Because we no longer use the catalog as an allow-list of users, it is often important that you limit what users are allowed to sign in. This could be a simple email domain check like in the example below, or you might for example look up the GitHub organizations that the user belongs to using the user access token in the provided result object.

import { stringifyEntityRef, DEFAULT_NAMESPACE } from '@backstage/catalog-model';

// ...
async signInResolver({ profile }, ctx) {
if (!profile.email) {
throw new Error(
'Login failed, user profile does not contain an email',
);
}
// Split the email into the local part and the domain.
const [localPart, domain] = profile.email.split('@');

// Next we verify the email domain. It is recommended to include this
// kind of check if you don't look up the user in an external service.
if (domain !== 'acme.org') {
throw new Error(
`Login failed, '${profile.email}' does not belong to the expected domain`,
);
}

// By using `stringifyEntityRef` we ensure that the reference is formatted correctly
const userEntity = stringifyEntityRef({
kind: 'User',
name: localPart,
namespace: DEFAULT_NAMESPACE,
});
return ctx.issueToken({
claims: {
sub: userEntity,
ent: [userEntity],
},
});
}

Profile Transforms

Similar to a custom sign-in resolver, you can also write a custom profile transform function which is used to verify and convert the auth response into the profile that will be presented to the user.

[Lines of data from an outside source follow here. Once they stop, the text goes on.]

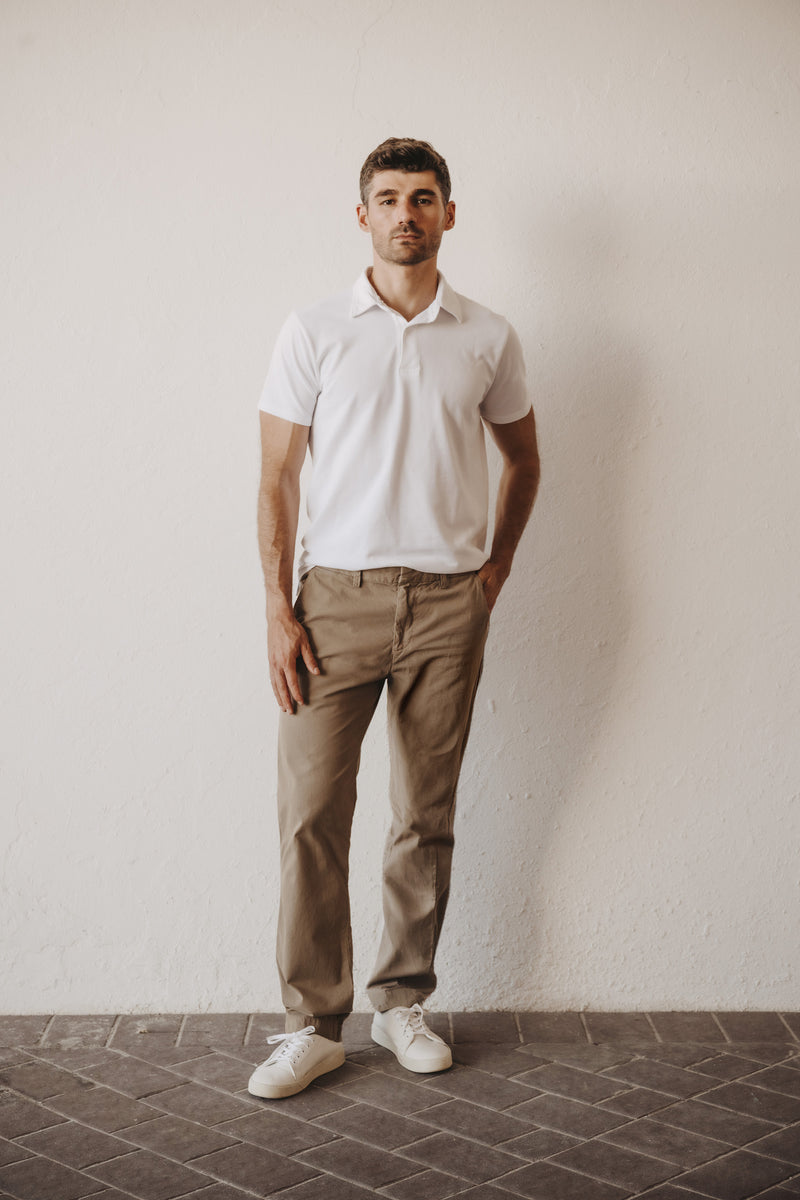 A man wearing a SKU white short-sleeve polo shirt, SKU standard chino khaki trousers, and white sneakers stands against a textured off-white wall.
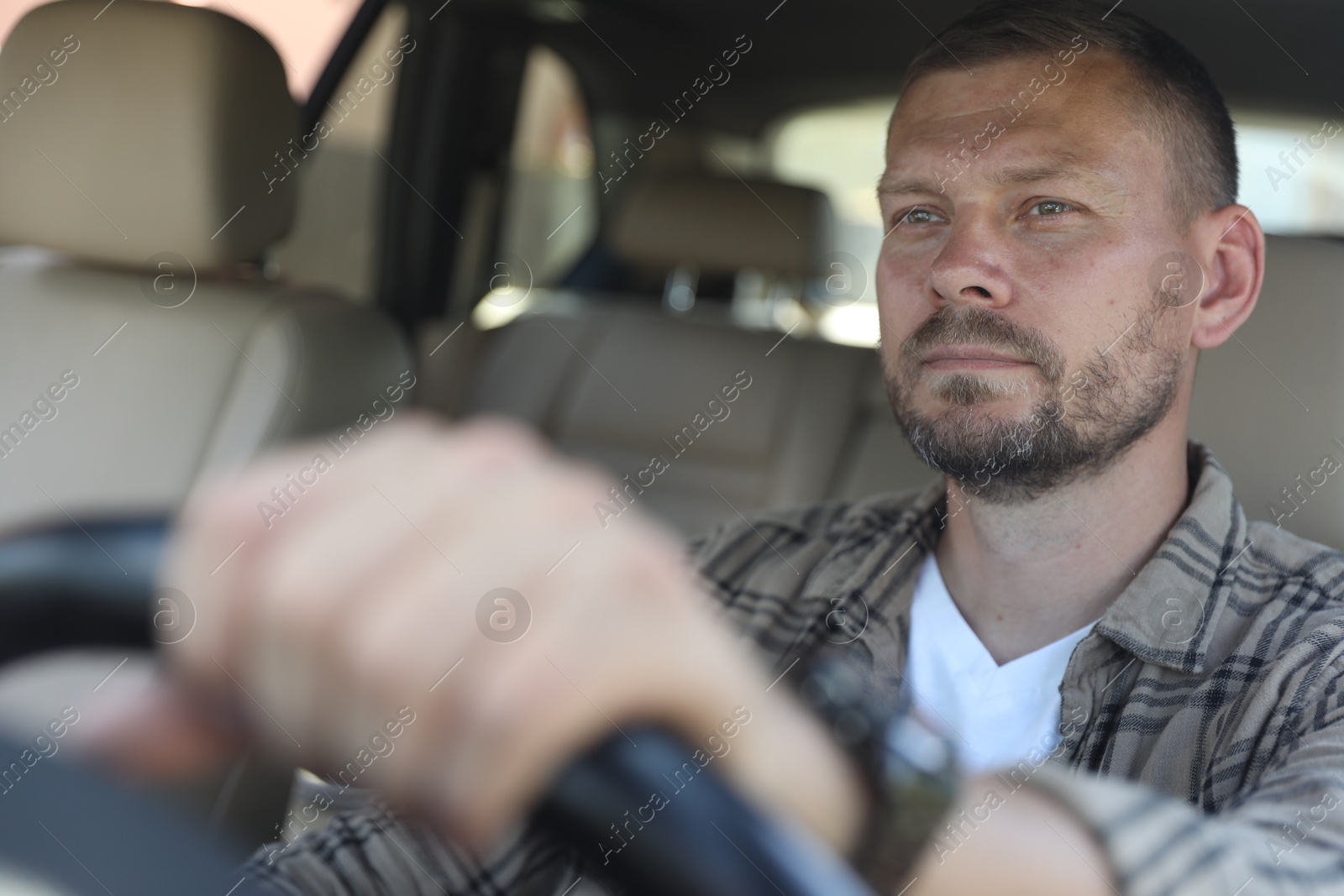 Photo of Man holding steering wheel while driving car, view through windshield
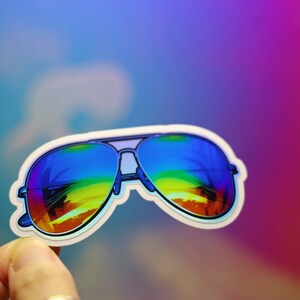 Peut inclure: Autocollant repr&eacute;sentant des lunettes de soleil aviateur avec des verres r&eacute;fl&eacute;chissants arc-en-ciel. Les lunettes ont une monture bleue et un bord blanc. Le fond est un d&eacute;grad&eacute; de bleu, de violet et de rose.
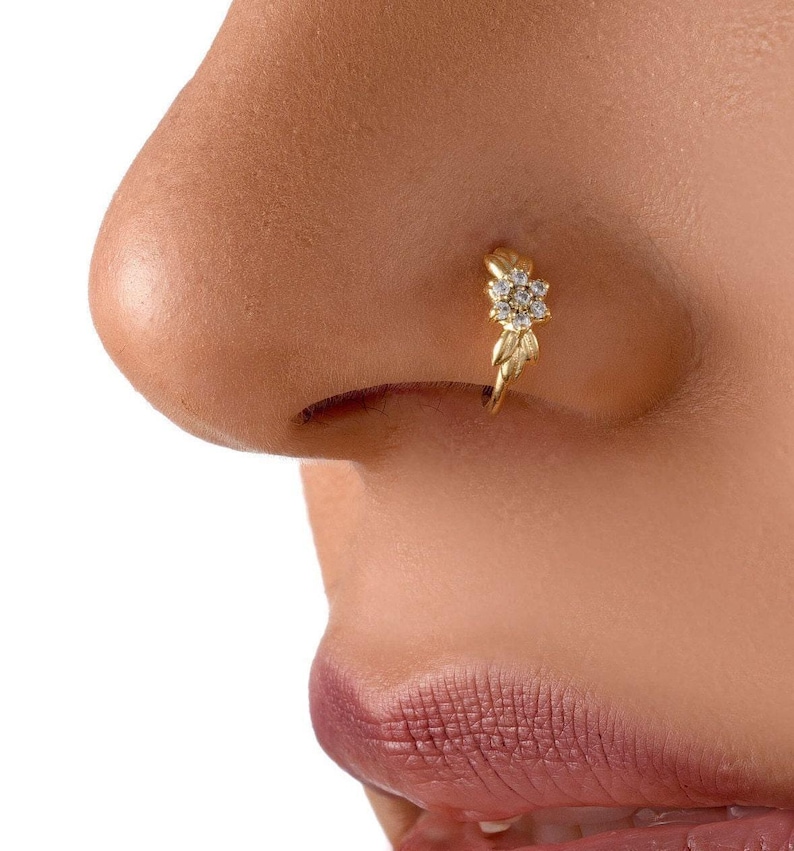 A close-up of a person's nose with a gold-colored nose ring featuring a small flower-like design.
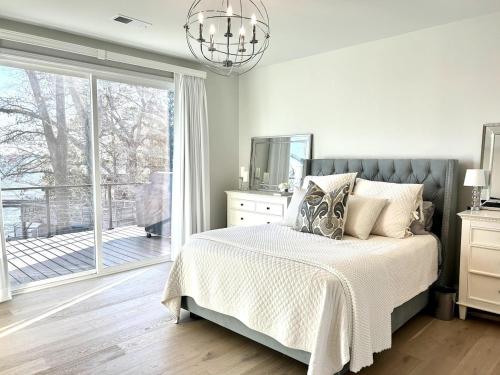 a bedroom with a bed and a large window at Soul Beach Lake House in Chapin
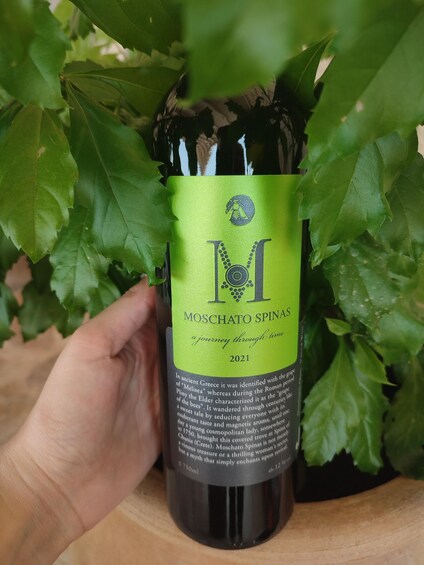 A bottle of Moschato Spinas wine with a green label, held by a hand. 3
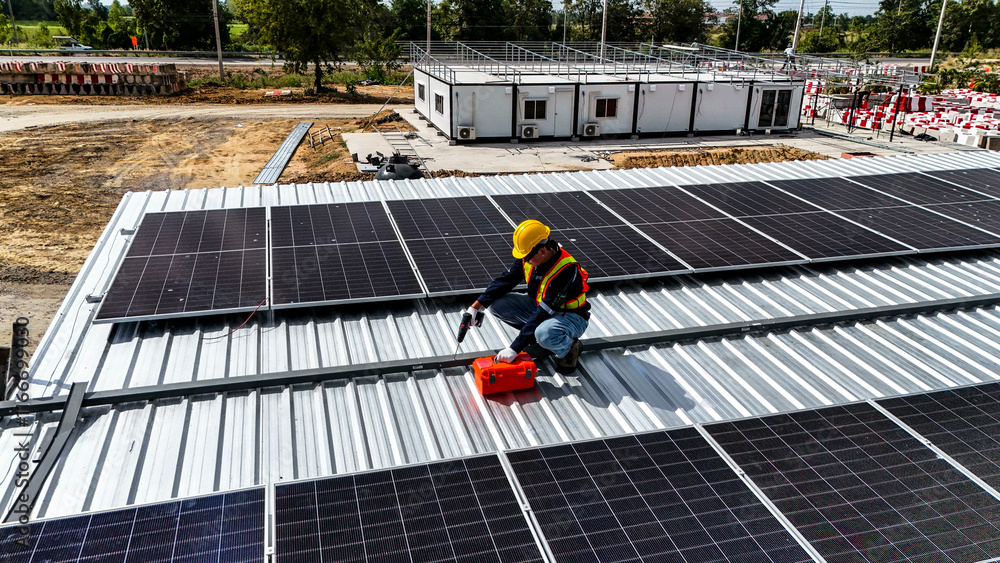 Naklejka premium A worker wearing safety gear installing solar panels on a rooftop with nearby housing units in the background, emphasizing renewable energy, sustainability, and efficient solar power implementation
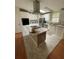 Bright kitchen with white cabinets, an island with cooktop, and stainless steel appliances at 3124 Pond Hollow St # 183, Wesley Chapel, FL 33543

This is where you can customize things like display name and profile picture.

This is also the place where you can do authorization and validation of the user and throw errors if the user should not be allowed access in Backstage.

const customAuth = createBackendModule({
// This ID must be exactly "auth" because that's the plugin it targets
pluginId: 'auth',
// This ID must be unique, but can be anything
moduleId: 'custom-auth-provider',
register(reg) {
reg.registerInit({
deps: { providers: authProvidersExtensionPoint },
async init({ providers }) {
providers.registerProvider({
// This ID must match the actual provider config, e.g. addressing
// auth.providers.github means that this must be "github".
providerId: 'github',
// Use createProxyAuthProviderFactory instead if it's one of the proxy
// based providers rather than an OAuth based one
factory: createOAuthProviderFactory({
authenticator: githubAuthenticator,
async profileTransform(result, ctx) {
/**********************************************************************
* Custom transform code goes here! *
* "info" is the sign in result from the upstream (github here), and *
* "ctx" contains useful utilities. *
**********************************************************************/
return {
profile: {
email,
picture,
displayName,
},
};
},
}),
});
},
});
},
});

Remember to backend.add the created module just like above.

Common Sign-In Resolver Errors

There are two common Sign-In Resolver errors you might run into.

First is: "The 'Auth Provider Name' provider is not configured to support sign-in". Here is what this looks like for the GitHub Auth provider:

The GitHub provider is not configured to support sign-in

This error can be caused by the following:

  • The signIn.resolvers have not be added to your Auth Provider configuration. Adding this will resolve the error.
  • There is a syntax error in your Auth Provider configuration. Running yarn backstage-cli config:check --strict will help identify the syntax error.

The second common error is: "Failed to sign-in, unable to resolve user identity". Here is what this looks like for the GitHub Auth provider:

Failed to sign-in, unable to resolve user identity

This error is caused by the Sign-In Resolver you configured being unable to find a matching User in the Catalog. To fix this you need to import User, and Group, data from some source of truth for this data at your Organization. To do this you can use one of the existing Org Data providers like the ones for Entra ID (Azure AD/MS Graph), GitHub, GitLab, etc. or if none of those fit your needs you can create a Custom Entity Provider.